The Beatles Play The Moog Synthesizer

the-beatles-moog-synthesizer

The Beatles have updated their site, to coincide with the release of The Beatles: Remastered, – a new release of their original catalog, remastered – and The Beatles: Rock Band.

The site is all that – as much a reflection of how we view our own history as it is a history of the band.

The photo above, of The Beatles meeting the Moog synthesizer, is just one of many gems in their photo archive. The Moog made appearances on Abbey Road’s Maxwell’s Silver Hammer, Here Comes The Sun, & Because.

Mike Vickers (formerly of Manfred Mann) was employed to program to Moog during the Abbey Road recording sessions.

Other treats at the site include video from Magical Mystery Tour and other seldom seen footage, a historical timeline and an interactive discography.

The site isn’t obsessively deep, but expect to loose track of time if you visit.

The Beatles Rock Band & The Beatles: Remastered

The Beatles: Rock Band lets you pick up the guitar, bass, mic or drums (but not the Moog) and experience The Beatles’ extraordinary catalogue of music through gameplay.

From the early touring days in 1963 Liverpool to the immortal, final performance on Apple’s rooftop, fans can follow in The Fab Four’s footsteps as they traverse the globe during the height of Beatlemania, unlocking real photos and videos of The Beatles – some never before seen by the public. The Beatles: Rock Band introduces three-part vocal harmonies to gameplay and features 45 songs on-disc.

Three albums from The Beatles’ epic catalogue will be made available for purchase and download including Abbey Road (1969), Sgt. Pepper’s Lonely Hearts Club Band (1967) and Rubber Soul (1965). The Beatles: Rock Band will be available for Xbox 360 video game and entertainment system from Microsoft, PLAYSTATION 3 computer entertainment system and Wii console from Nintendo.

The Beatles’ entire original recorded catalogue has also been digitally re-mastered for the first time by a dedicated team of engineers at EMI’s Abbey Road Studios over a four-year period. The new CD releases include 14 re-mastered stereo titles available individually or collected in a box set, as well as 11 mono titles released in a limited edition boxed set.

All of the re-mastered stereo CDs are packaged with replicated original UK album art, including expanded booklets containing original and newly written liner notes and rare photos. For a limited period, 13 of the stereo CDs are embedded with a unique mini-documentary about the album.

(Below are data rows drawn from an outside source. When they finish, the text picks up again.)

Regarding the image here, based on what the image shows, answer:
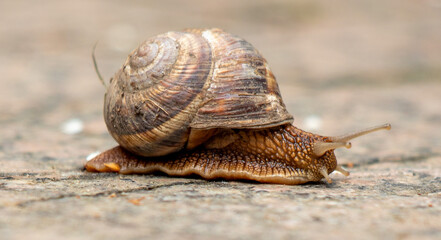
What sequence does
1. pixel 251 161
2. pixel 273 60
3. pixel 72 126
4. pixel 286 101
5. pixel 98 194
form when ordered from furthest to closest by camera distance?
1. pixel 273 60
2. pixel 286 101
3. pixel 72 126
4. pixel 251 161
5. pixel 98 194

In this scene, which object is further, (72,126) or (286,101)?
(286,101)

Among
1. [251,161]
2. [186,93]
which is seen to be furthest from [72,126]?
[251,161]

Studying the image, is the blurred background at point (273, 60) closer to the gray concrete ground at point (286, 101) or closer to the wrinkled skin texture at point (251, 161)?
the gray concrete ground at point (286, 101)

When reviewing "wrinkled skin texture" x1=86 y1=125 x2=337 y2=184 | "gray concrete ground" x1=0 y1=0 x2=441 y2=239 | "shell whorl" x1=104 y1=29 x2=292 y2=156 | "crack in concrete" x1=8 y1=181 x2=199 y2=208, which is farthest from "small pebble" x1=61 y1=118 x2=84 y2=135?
"crack in concrete" x1=8 y1=181 x2=199 y2=208

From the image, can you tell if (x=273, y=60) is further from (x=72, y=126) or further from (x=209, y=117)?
(x=209, y=117)

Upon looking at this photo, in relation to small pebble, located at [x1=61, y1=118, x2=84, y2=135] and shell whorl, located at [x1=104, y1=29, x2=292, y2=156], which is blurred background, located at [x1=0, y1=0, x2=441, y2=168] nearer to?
small pebble, located at [x1=61, y1=118, x2=84, y2=135]

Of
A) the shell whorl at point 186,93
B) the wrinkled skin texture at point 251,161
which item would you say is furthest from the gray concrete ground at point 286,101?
the shell whorl at point 186,93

3 thoughts on “The Beatles Play The Moog Synthesizer

  1. Not just no but HELL NO!!! My Stereo cost a modest $65,000.00 excluding room treatments. I will not defile my Beatles Memories with RE-MASTERED MUSIC. Re-Mastered is just another word for Tape OVER-SATURATION. It was developed for morons too stoned or brain dead to turn up the volume on quiet parts and turn down the vollume on loud parts. I HAVE A MOBILE FIDELITY 180 gram Vinyl HALF SPEED BEATLES BOX SET which I play on my ‘unit’. SoundStage matters to me. Bass helf matters to me. Accuracy of instruments and women’s voices and piano action matter to me. Your’e re-mixing songs of my past is blastphemony!!!

    You people should try to figure out how to match the throughput of Vinyl (400Kb per channel) NOT doing Remastering or, god forbid, crazy stuff like that LOVE-Jerk-de Solei abomination where they remixed classic beates songs to Justin Beiber sensibilities.

    I into technology. Bob Moog’s Moog machine gave Dick Hyman the wings to craft THE MINOITAR which gave ELO the inspiration for LUCKY MAN and The Beatles Here Comes the Sun, Because, Mean Mister Mustard, Maxwell Silver Hammer, etc. Of course Abby Road sounds dated-but look what they had to work with. SGT PEPPER, on the other hand is just MIND BOGGLING—all that sound off paired 4 track tape machines…amazing!!!

    1. The Abbey Road engineers didn’t remix it. They took the original master tapes and played them back on a better tape machine – a Studer A820. They didn’t do loudness war remastering, just some gentle limiting with a Junger D01. They still have around 10 db of dynamic ranger per album. Besides, the MFSL box set has “smiley face” eq. The new remasters have a far better tonal balance. Let’s turn this around. Can you match digital’s throughput with vinyl? A properly mastered CD with dithering can have a noise floor around 105db whereas vinyl has a realistic noise floor of around 80 db. Add wow-and-flutter and dirt and wear, and you have an inferior form of playback. What’s real blasphemy is if you claim that vinyl has greater throughput and that the MFSL box set is closer to the master tapes then the new remasters. Saying how much your system costs does not lend credibility. Neither does calling people stoned or brain dead. For all I know, you could have spent thousands of dollars on bullshit power cables. Educate yourself before you insult people and dismiss 4 years of work by experienced studio engineers.